Although I haven't worked at many companies, from what I can compare with my peers, LINE is the most satisfying in many respects. If I had to choose one standout benefit, it would be the provision of high-spec work devices, which are extremely useful for an analyst. Additionally, the support for personal development through study groups, conferences, seminars, and language tuition grants is immensely helpful in my work. LINE fosters an open atmosphere for education and growth, which is why these opportunities are possible. Recently, I attended the "2023 Modern Growth Stack" seminar supported by the company, and I've been taking English classes twice a week before work using the language tuition grant. Currently, I'm also participating in a study group with my team members on the *'Lean Startup' methodology. *Lean Startup: A management strategy that involves rapidly testing and improving products or services in the market before a full-scale launch.

Wrap-up

Q Do you have any goals you personally want to achieve at LINE?

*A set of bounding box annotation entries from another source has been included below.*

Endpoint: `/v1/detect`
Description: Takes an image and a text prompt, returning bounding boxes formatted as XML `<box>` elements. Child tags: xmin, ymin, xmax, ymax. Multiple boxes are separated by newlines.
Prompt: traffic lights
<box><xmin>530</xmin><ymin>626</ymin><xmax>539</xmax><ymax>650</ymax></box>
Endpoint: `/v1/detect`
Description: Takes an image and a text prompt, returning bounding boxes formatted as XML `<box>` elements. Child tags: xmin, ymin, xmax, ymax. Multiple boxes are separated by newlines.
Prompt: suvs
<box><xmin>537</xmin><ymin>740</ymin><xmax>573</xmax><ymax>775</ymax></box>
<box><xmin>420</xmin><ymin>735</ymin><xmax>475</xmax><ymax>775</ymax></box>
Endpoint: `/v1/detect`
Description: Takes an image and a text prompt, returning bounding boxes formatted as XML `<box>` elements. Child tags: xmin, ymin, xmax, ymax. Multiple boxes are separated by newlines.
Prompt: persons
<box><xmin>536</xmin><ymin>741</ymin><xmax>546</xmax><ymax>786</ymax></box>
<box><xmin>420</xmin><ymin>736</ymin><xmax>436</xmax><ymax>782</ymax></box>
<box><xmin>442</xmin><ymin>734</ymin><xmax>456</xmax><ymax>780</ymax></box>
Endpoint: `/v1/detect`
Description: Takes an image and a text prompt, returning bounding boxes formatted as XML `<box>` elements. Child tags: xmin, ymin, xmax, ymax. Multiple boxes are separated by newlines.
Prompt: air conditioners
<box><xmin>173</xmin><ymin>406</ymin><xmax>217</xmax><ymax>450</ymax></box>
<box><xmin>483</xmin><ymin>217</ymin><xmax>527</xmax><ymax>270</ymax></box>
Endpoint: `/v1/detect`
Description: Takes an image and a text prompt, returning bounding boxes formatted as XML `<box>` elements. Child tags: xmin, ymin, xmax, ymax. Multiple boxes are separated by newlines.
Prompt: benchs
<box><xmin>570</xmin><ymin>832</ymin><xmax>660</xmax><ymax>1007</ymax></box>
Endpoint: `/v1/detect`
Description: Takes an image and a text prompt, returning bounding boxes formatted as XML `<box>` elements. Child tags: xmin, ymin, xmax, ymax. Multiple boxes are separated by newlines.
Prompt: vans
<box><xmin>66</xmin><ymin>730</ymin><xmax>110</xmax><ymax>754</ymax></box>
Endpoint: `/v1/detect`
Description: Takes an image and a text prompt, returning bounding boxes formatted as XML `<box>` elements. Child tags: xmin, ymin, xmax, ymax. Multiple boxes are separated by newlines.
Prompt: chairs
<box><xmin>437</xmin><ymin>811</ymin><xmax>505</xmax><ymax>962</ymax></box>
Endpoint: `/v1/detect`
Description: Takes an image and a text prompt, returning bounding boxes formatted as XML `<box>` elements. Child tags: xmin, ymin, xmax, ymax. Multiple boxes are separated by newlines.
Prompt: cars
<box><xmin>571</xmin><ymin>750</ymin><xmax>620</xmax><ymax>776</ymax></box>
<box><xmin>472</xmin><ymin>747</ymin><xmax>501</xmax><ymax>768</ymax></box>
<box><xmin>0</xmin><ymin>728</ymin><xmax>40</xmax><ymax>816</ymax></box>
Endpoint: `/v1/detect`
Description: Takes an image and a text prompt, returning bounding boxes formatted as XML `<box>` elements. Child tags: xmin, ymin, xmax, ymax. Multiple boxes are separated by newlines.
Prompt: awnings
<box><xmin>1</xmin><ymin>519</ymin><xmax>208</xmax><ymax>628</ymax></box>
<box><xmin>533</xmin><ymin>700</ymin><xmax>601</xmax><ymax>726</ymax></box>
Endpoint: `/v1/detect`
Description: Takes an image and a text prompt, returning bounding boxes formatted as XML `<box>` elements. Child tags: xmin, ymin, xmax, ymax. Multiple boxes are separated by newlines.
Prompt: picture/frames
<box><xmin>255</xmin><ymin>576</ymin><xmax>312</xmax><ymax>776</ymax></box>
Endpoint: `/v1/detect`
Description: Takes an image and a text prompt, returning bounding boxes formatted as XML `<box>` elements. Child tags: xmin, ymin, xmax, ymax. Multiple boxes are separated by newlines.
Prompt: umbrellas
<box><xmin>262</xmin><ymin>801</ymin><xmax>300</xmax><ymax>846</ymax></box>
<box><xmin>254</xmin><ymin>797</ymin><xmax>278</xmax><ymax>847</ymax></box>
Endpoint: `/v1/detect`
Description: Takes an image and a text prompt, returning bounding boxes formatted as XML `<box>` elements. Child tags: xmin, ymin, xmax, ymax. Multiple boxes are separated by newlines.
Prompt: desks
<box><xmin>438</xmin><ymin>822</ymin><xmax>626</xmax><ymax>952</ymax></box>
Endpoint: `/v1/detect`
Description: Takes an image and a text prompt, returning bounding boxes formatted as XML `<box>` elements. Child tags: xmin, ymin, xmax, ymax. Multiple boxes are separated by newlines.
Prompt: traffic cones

My goal is to make data more accessible to all team members and establish a data-driven decision-making process internally. I aim to ease the discussion, decision-making, and improvement processes based on data. In addition to our current data product and product analysis tasks, I also plan to solidify the A/B testing process. For FY23, we've laid the groundwork with processes/guides, training sessions, and platform development. In FY24, we plan to conduct company-wide basic courses on A/B testing and focus on enhancing these processes and platforms to firmly establish and spread a culture of experimentation.

Q Any message for those interested in this position?

LINE offers an exciting and challenging environment for analysts, where you can analyze traffic from a massive global user base in a free and open analytical and development setting. Not only that, but you'll also have the opportunity to grow alongside wonderful colleagues who provide positive stimulation. We look forward to your continued interest in joining us!